情報だけで査定するため、査定にかかる時間が短いことが大きなメリットです。また、査定結果は電話やメールで知らされるため、打ち合わせの日時を決めなくていいというメリットもあります。
簡易査定をする場合は、複数の不動産会社に無料で依頼できる一括査定サイトが便利です。複数社を比較することで、最も高く家を売ってくれそうな不動産会社がわかります。
ただし、簡易査定は建物の詳しい状態や立地の利便性に関わる詳細などが考慮されないため、正確な市場価値との差が生じることがある点がデメリットです。
簡易査定の段階で家の価値がほとんどないことが判明し、財産分与に考慮しないと判断したのであれば簡易査定まででも構いません。
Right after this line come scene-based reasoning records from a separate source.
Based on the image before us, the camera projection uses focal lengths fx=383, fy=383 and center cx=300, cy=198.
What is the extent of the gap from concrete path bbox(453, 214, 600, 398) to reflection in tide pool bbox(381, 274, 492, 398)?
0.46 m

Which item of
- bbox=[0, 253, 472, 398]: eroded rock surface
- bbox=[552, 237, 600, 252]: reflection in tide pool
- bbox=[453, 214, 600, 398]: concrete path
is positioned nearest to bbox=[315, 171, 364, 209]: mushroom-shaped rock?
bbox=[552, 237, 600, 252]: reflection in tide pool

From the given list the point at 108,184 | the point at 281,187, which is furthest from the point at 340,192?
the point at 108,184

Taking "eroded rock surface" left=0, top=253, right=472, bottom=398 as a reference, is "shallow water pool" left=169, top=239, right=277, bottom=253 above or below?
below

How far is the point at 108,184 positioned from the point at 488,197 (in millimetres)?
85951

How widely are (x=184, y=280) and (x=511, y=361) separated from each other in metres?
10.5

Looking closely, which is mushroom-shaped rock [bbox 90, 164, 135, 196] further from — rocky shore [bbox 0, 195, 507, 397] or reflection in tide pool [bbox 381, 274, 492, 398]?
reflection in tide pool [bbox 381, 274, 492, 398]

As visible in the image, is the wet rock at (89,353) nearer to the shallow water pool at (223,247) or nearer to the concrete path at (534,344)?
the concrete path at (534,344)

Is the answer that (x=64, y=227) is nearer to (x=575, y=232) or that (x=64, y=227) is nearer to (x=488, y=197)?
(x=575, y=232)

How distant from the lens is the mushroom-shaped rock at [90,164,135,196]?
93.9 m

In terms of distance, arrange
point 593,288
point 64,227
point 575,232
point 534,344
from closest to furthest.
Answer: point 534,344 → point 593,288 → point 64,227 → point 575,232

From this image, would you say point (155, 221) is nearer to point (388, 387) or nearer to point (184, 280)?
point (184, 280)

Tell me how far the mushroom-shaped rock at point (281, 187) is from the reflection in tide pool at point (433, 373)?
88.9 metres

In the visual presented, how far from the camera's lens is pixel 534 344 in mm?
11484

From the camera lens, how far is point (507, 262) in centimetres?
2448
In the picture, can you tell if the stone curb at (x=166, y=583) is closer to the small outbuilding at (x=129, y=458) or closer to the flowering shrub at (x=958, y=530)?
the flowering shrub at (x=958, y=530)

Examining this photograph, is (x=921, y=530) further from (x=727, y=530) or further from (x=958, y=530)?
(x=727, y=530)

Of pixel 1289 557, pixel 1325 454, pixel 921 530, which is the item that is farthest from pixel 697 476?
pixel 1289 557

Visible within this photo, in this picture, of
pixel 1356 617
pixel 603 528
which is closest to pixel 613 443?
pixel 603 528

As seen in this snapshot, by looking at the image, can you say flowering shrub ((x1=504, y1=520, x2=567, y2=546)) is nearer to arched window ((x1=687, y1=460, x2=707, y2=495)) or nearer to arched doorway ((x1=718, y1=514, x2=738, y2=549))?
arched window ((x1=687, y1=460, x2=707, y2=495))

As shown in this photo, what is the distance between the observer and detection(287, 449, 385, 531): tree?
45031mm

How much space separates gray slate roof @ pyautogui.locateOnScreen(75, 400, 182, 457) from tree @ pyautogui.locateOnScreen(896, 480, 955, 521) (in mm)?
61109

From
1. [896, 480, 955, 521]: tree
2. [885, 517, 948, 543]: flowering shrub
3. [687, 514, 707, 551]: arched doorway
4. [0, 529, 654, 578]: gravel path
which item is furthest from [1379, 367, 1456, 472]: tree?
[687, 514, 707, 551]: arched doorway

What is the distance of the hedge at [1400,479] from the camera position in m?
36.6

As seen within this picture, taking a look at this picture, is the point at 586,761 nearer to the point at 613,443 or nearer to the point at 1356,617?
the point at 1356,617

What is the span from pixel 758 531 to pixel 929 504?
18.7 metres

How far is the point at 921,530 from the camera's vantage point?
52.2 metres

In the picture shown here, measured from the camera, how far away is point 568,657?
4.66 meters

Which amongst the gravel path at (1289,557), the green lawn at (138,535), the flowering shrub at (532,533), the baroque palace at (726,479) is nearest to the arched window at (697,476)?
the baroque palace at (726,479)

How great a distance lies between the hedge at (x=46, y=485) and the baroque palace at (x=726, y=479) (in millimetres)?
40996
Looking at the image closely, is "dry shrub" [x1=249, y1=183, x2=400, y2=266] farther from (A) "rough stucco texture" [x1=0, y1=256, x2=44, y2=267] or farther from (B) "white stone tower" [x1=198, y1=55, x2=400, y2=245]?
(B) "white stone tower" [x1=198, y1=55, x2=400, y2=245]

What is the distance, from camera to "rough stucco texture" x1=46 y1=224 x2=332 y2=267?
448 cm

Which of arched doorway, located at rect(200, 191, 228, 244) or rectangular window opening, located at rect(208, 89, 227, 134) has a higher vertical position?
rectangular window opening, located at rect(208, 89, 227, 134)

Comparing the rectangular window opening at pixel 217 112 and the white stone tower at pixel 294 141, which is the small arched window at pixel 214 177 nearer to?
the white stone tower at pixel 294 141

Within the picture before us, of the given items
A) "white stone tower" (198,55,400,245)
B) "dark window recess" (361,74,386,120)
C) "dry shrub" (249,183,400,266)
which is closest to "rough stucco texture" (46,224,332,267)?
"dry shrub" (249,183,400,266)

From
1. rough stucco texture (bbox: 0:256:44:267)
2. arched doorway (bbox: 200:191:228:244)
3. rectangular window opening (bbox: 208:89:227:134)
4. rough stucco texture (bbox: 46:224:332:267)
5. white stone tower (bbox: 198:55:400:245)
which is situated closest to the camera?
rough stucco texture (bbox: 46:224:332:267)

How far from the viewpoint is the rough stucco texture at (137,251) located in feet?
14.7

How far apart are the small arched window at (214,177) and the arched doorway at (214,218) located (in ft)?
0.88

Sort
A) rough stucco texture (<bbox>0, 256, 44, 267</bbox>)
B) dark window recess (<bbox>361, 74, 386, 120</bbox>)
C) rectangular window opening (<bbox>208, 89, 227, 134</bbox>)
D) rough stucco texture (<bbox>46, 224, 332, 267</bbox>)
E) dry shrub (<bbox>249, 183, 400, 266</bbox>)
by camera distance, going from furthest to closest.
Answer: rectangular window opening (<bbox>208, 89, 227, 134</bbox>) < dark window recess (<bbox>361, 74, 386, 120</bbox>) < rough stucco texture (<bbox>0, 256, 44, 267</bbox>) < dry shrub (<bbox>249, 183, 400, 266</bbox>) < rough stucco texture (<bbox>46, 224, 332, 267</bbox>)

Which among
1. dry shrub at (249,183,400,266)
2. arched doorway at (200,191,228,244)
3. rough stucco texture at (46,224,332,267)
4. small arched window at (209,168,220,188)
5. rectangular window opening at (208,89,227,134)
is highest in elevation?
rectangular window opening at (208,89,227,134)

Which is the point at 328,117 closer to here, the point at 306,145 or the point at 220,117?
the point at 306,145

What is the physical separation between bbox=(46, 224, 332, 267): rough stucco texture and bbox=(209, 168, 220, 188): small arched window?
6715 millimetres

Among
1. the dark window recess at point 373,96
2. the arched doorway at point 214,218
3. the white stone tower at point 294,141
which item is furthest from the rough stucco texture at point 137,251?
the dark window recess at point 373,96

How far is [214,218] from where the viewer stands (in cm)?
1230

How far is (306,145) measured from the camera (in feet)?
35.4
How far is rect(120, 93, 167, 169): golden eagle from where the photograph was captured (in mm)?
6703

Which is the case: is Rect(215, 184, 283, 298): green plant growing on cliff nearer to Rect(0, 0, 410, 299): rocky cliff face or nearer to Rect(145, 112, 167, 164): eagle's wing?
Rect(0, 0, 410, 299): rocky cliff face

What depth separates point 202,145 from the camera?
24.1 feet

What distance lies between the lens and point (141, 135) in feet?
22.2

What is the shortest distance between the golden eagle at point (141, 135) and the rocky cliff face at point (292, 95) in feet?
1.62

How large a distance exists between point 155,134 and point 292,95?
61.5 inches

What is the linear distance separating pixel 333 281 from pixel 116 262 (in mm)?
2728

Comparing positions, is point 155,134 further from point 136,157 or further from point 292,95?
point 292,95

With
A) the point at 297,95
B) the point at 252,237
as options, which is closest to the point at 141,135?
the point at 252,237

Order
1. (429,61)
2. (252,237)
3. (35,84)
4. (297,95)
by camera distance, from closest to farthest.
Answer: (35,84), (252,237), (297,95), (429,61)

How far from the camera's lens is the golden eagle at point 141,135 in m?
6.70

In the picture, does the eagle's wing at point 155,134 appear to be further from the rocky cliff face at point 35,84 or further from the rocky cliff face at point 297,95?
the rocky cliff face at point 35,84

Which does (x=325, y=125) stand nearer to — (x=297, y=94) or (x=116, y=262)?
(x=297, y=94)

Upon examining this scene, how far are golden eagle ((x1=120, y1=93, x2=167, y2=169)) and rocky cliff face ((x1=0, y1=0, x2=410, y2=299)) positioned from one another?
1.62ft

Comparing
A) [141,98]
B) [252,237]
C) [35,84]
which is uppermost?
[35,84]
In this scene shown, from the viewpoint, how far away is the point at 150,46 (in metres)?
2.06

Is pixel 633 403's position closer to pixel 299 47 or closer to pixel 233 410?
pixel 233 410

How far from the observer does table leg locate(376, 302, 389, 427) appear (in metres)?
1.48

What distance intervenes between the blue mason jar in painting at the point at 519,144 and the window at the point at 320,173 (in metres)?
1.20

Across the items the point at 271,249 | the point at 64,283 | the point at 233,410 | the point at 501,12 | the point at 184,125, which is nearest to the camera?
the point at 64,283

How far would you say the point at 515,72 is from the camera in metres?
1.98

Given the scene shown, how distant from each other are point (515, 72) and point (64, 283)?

しかし、簡易査定によって算出される売却価格から代償金の取り決めをするには不向きです。
訪問査定
不動産会社の担当者が訪問して査定する方法です。複数業者の簡易査定を取り寄せてから、高く売ってくれそうな数社に訪問査定を依頼することをおすすめします。
訪問査定では隣地との境界、インフラ、近隣との関係、建物の状態など詳しくチェックして査定するため、売却時の価格と近しい市場価格を把握しやすい点が特徴です。
簡易査定と比べて精密なので、売却を検討する際はもちろんのこと、一方が住み続ける選択をする場合の代償金の算出にも役立ちます。
デメリットとしては、簡易査定と比べて時間がかかることと、不動産会社の訪問を受け入れる必要がある点です。離婚をするという事情を知られたくないときは、抵抗感があるかもしれません。
最もおすすめなのは、売却して財産分与する方法です。
しかしながら、さまざまな理由でそれが困難な方も多いでしょう。 法律では、そういった場合に備えて細かくルールが決められていますので、うまく話が進められない場合は、司法書士や弁護士などの専門家に相談するのが賢明です。